### Given request
Retype the passage of the book review below word for word, starting at the words "George’s study of" and stopping after the words "patronage under Soeharto.".

**** Extracted text ****

Picturing Islam: Art and Ethics in a Muslim Lifeworld. Kenneth M. George. Malden, MA: Wiley-Blackwell, 2010. 164 pp.*

Reviewed by Karin Zitzewitz

In one of the first of his statements we read, the Indonesian artist A. D. Pirous says, “Whatever I say in my art expresses my belief, and my faith in values for this life…. Like I say, I am an ordinary Muslim. I just want to be a good Muslim” (p. 4). Kenneth George’s nuanced ethnographic study of Pirous’s “lifeworld” reveals the ways in which this artist’s struggle to make good paintings is connected to his commitment to live a good life. The dilemmas faced by Pirous are often specific to the process of making art. But just as often, in George’s reading, the artist’s works emerge as visible manifestations of ethical dilemmas shared by many of the more “ordinary” people around him. The product of a decades-long friendship, George’s account emphasizes how Pirous’s artistic work is connected to a wide array of subjective commitments: to family, art, nation, and region. But at its root, George’s book is “a story about making art and a lifeworld ‘Islamic’” (p. 4).

George’s study of Pirous’s artistic and ethical life balances the intricacy and contingency of biography with attention to the ways in which the artist’s subjectivity was constituted by a larger Indonesian history. The first two chapters trace the artist’s emergence in a period of intense ideological debates, as the eclecticism and hybridity of late colonialism gave way to post-colonial projects of nation building. Taught in Bandung in the internationalist style by a Dutch painter, Pirous fashioned himself as a “postcolonial artist-citizen” in the 1950s (p. 29). George places the artist’s views in political context, noting that his commitment to internationalist modernism was controversial under the leftist Sukarno regime, but it won him significant government patronage under Soeharto.

**** Data lines ****

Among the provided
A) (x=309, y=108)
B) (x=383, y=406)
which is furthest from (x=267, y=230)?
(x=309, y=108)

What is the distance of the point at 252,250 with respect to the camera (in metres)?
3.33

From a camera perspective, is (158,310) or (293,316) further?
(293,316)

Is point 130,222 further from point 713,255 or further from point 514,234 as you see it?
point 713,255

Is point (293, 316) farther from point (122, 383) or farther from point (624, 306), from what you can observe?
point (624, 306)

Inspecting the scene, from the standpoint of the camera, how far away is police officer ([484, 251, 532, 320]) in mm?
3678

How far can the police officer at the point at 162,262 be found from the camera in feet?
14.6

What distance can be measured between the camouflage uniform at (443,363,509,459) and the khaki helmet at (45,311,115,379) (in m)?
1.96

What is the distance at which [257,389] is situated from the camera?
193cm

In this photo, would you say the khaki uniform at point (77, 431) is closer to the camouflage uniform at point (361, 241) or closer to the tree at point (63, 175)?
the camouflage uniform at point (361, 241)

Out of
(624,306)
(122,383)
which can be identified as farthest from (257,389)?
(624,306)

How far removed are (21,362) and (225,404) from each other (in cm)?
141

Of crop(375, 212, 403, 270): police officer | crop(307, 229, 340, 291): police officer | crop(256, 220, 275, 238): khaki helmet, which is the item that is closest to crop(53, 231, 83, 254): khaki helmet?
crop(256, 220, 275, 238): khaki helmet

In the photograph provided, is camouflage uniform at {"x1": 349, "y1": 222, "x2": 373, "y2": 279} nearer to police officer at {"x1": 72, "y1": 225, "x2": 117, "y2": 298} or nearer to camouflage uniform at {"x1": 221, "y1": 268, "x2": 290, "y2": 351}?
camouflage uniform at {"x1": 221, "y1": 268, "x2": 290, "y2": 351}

****
**** Data lines ****

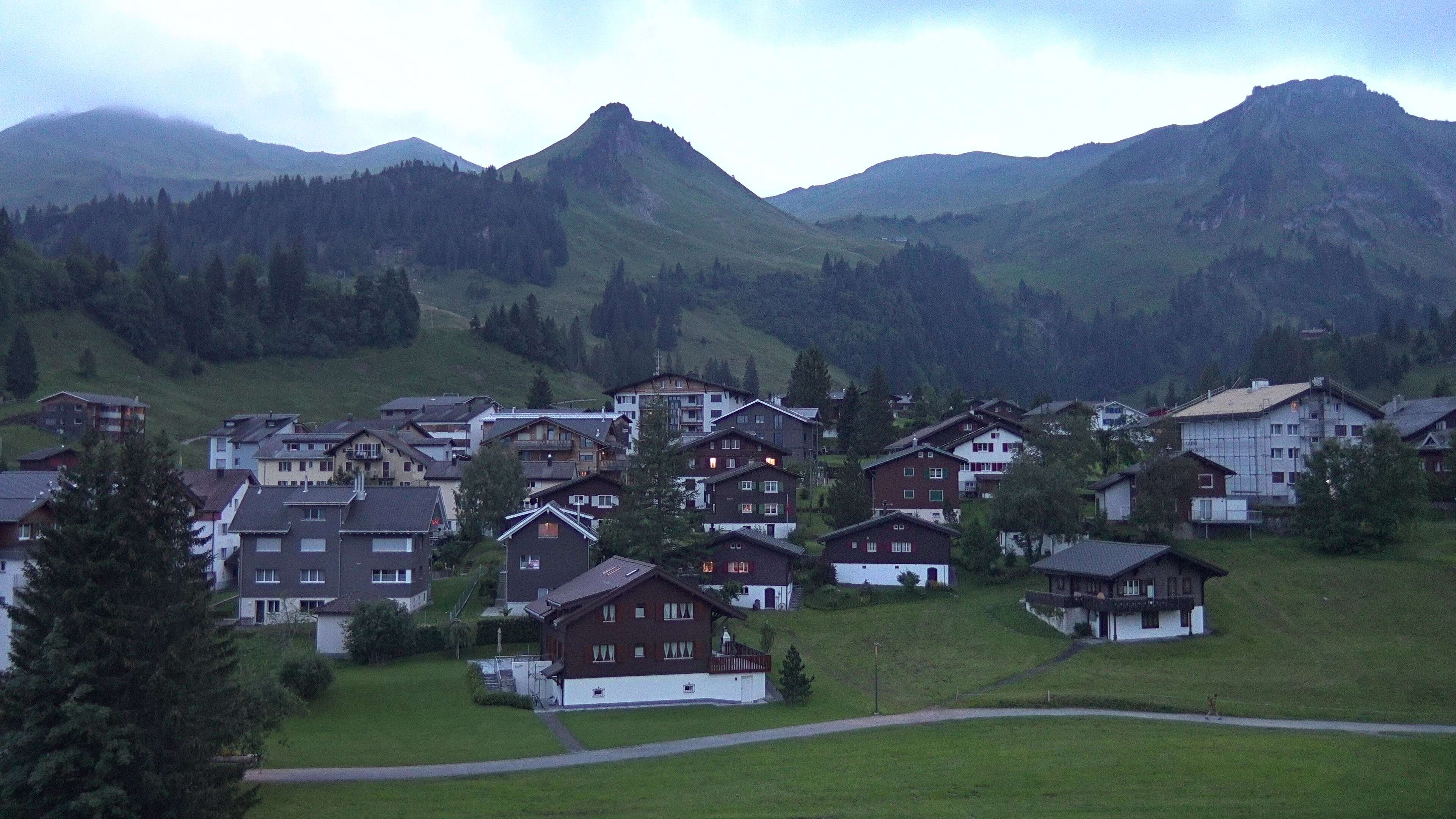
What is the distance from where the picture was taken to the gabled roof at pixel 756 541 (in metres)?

****

### Solution to this problem
George’s study of Pirous’s artistic and ethical life balances the intricacy and contingency of biography with attention to the ways in which the artist’s subjectivity was constituted by a larger Indonesian history. The first two chapters trace the artist’s emergence in a period of intense ideological debates, as the eclecticism and hybridity of late colonialism gave way to post-colonial projects of nation building. Taught in Bandung in the internationalist style by a Dutch painter, Pirous fashioned himself as a “postcolonial artist-citizen” in the 1950s (p. 29). George places the artist’s views in political context, noting that his commitment to internationalist modernism was controversial under the leftist Sukarno regime, but it won him significant government patronage under Soeharto.